I'm trying to extract phone numbers in all formats (international and otherwise) in R.

Example data:

phonenum_txt <- "sDlkjazsdklzdjsdasz+49 123 999dszDLJhfadslkjhds0001 123.456sL:hdLKJDHS+31 (0) 8123zsKJHSDlkhzs&^#%Q(999)9999999adlfkhjsflj(999)999-9999sDLKO*$^9999999999adf;jhklslFjafhd9999999999999zdlfjx,hafdsifgsiaUDSahj"

I'd like:

extract_vector
[1] "+49 123 999"
[2] 0001 123.456
[3] "+31 (0) 8123"
[4] (999)9999999
[5] (999)999-9999
[6] 9999999999
[7] 9999999999999

I tried using:

extract_vector <- str_extract_all(phonenum_txt,"^(?:\\+\\d{1,3}|0\\d{1,3}|00\\d{1,2})?(?:\\s?\\(\\d+\\))?(?:[-\\/\\s.]|\\d)+$")

which I got from HERE, but my regex skills aren't good enough to convert it to make it work in R.

Thanks!

2 Answers

2
Emma On

While your data does not seem to be realistic, this expression might help you to design a desired expression to match your string.
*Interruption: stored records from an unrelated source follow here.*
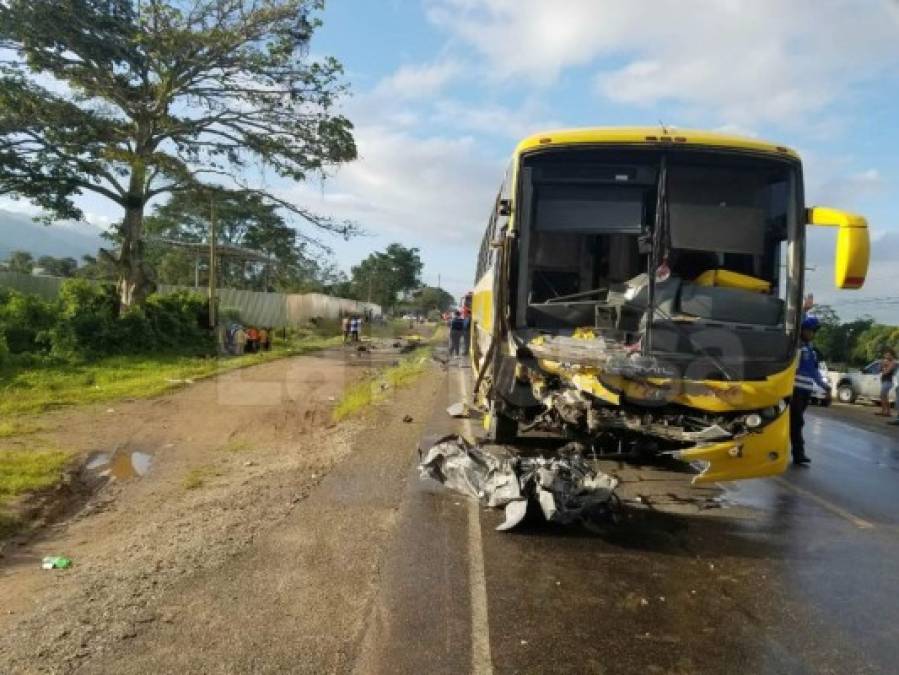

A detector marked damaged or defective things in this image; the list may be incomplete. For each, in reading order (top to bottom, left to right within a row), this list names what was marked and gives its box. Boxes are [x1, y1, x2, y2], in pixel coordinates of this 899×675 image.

crumpled metal debris [420, 436, 620, 532]
crashed bus front end [472, 128, 808, 486]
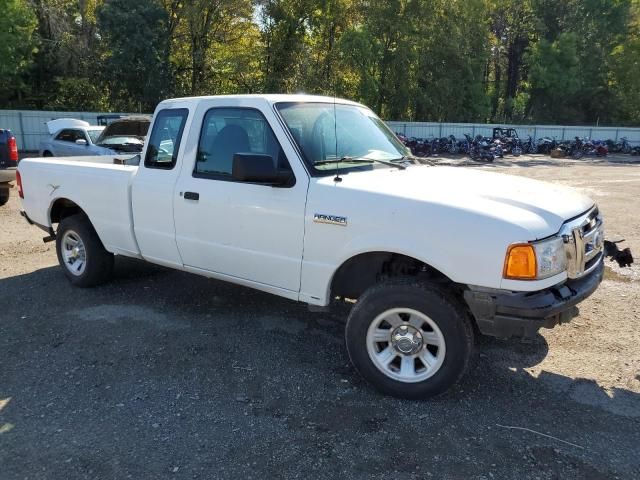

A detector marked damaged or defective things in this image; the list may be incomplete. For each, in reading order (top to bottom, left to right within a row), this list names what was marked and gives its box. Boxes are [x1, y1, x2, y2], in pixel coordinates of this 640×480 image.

damaged front bumper [464, 260, 604, 340]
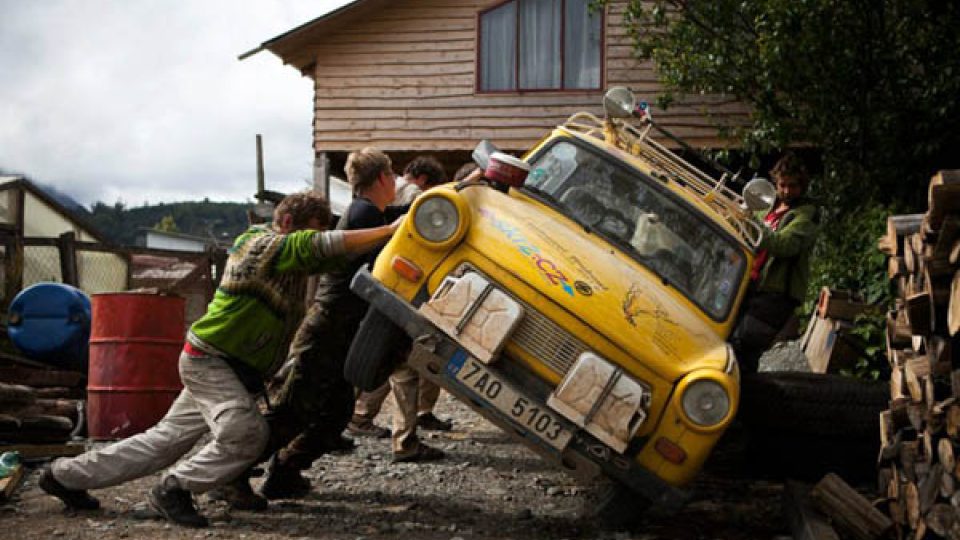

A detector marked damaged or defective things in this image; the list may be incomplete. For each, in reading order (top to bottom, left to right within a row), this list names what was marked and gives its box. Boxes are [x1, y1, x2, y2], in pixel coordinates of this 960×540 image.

rusty barrel [86, 294, 186, 440]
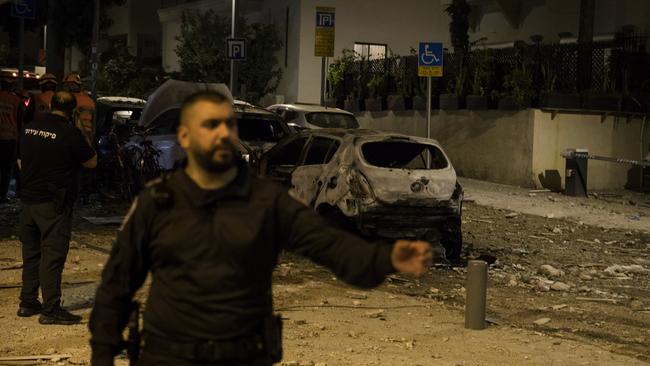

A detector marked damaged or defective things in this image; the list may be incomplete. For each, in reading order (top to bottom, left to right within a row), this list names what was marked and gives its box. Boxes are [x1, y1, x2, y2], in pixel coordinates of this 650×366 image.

burned car [256, 130, 460, 258]
damaged vehicle [256, 130, 460, 258]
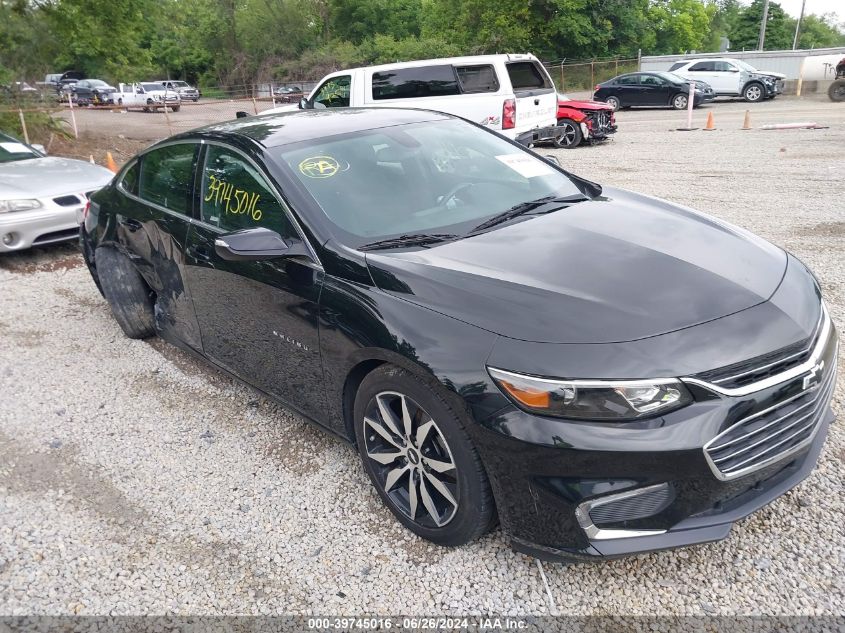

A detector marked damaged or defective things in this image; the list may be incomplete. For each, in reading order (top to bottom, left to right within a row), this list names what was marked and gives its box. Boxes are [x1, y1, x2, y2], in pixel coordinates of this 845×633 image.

damaged red car [552, 92, 616, 149]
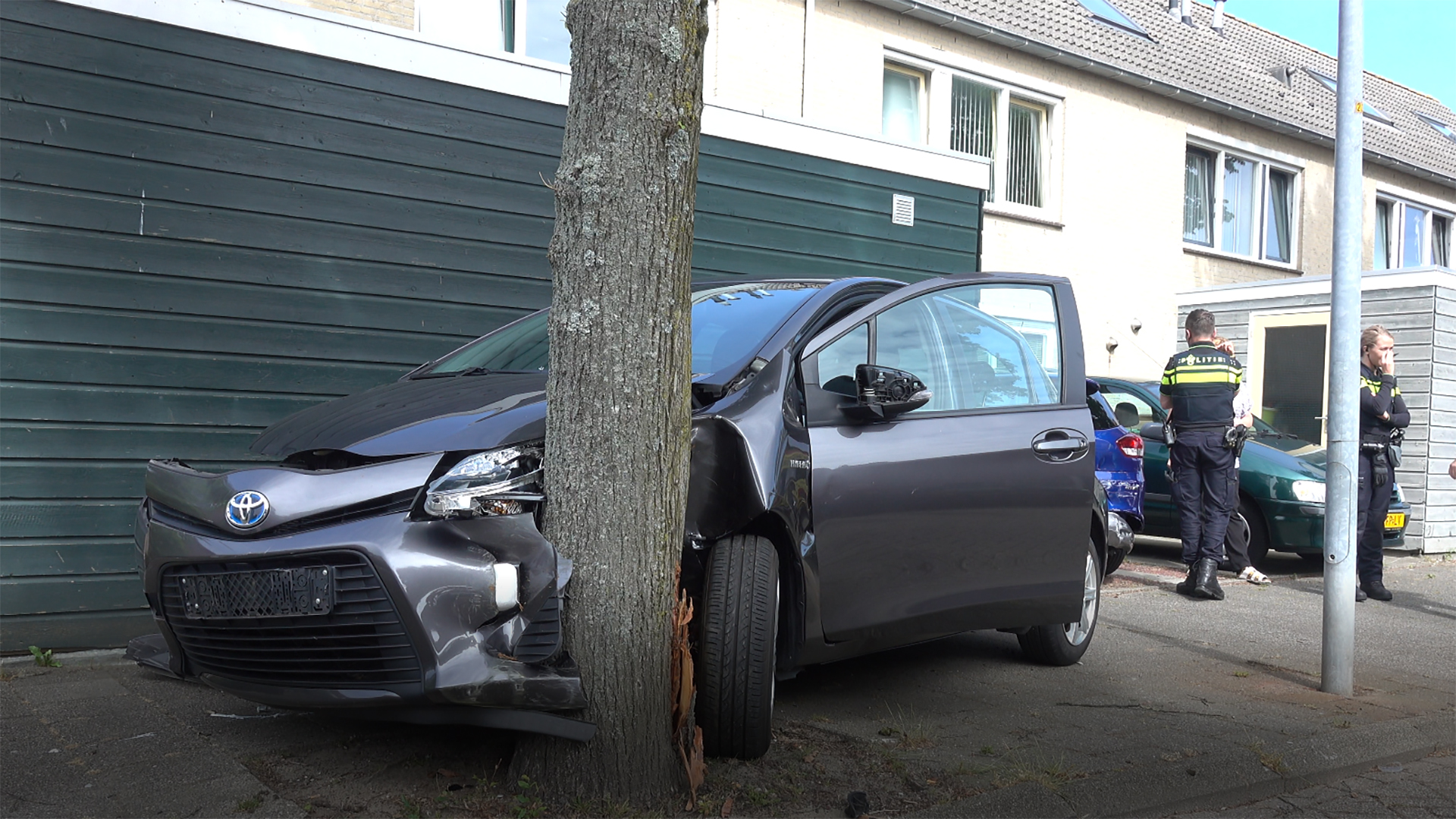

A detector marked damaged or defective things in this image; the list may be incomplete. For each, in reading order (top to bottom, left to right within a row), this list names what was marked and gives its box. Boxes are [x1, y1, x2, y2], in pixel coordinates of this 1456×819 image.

crashed car front end [129, 443, 591, 737]
damaged front bumper [129, 451, 591, 740]
broken headlight [425, 443, 544, 513]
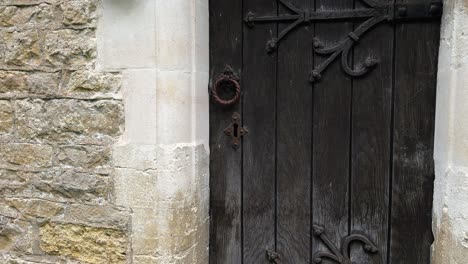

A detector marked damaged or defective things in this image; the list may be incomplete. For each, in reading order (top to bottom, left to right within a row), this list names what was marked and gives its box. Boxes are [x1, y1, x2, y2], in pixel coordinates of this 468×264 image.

rusty door knocker [213, 65, 241, 106]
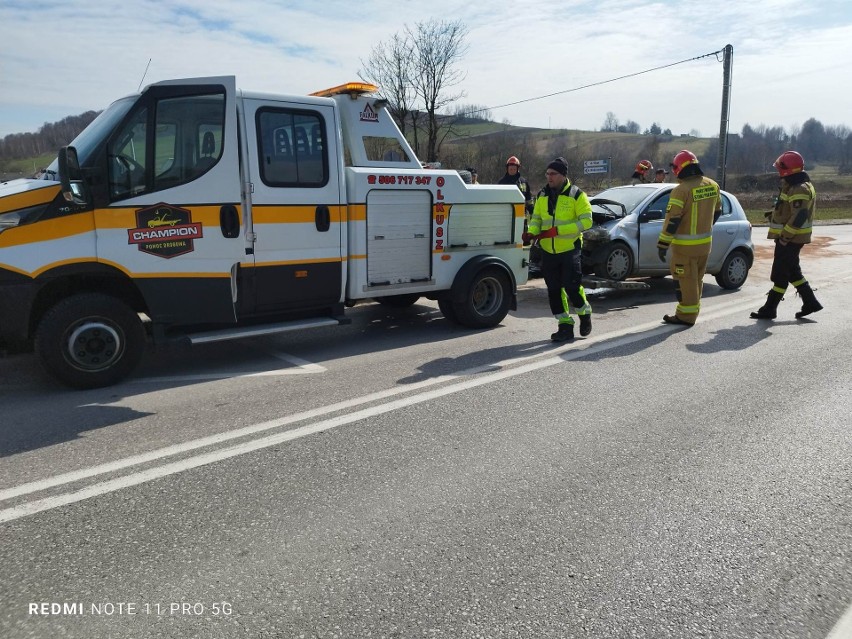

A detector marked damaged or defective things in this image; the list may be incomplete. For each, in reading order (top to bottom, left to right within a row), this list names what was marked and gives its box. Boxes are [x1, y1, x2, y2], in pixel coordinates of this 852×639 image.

damaged silver car [584, 181, 756, 288]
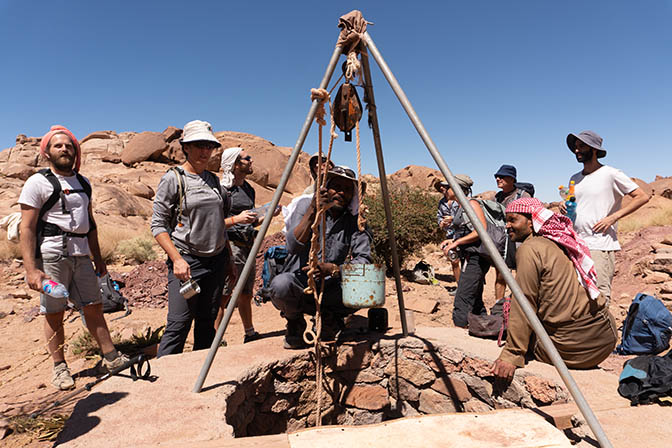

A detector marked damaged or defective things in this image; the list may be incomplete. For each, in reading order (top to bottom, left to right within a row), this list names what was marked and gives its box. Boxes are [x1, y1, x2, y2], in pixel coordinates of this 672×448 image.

(?=.+[0-9]{2,})([0-9+\.\-\(\)\s]+)

I have added an extra boundary, which is usually good to add when inputs are complex.

enter image description here

You might add or remove boundaries, if you wish. For instance, this expression might work as well:

([0-9+\.\-\(\)\s]+)

Or you can add additional left and right boundaries to it, for instance if all phone numbers are wrapped with lower/uppercase letters:

[a-z]([0-9+\.\-\(\)\s]+)[a-z]

You can simply call your desired target output, which is in a capturing group using $1.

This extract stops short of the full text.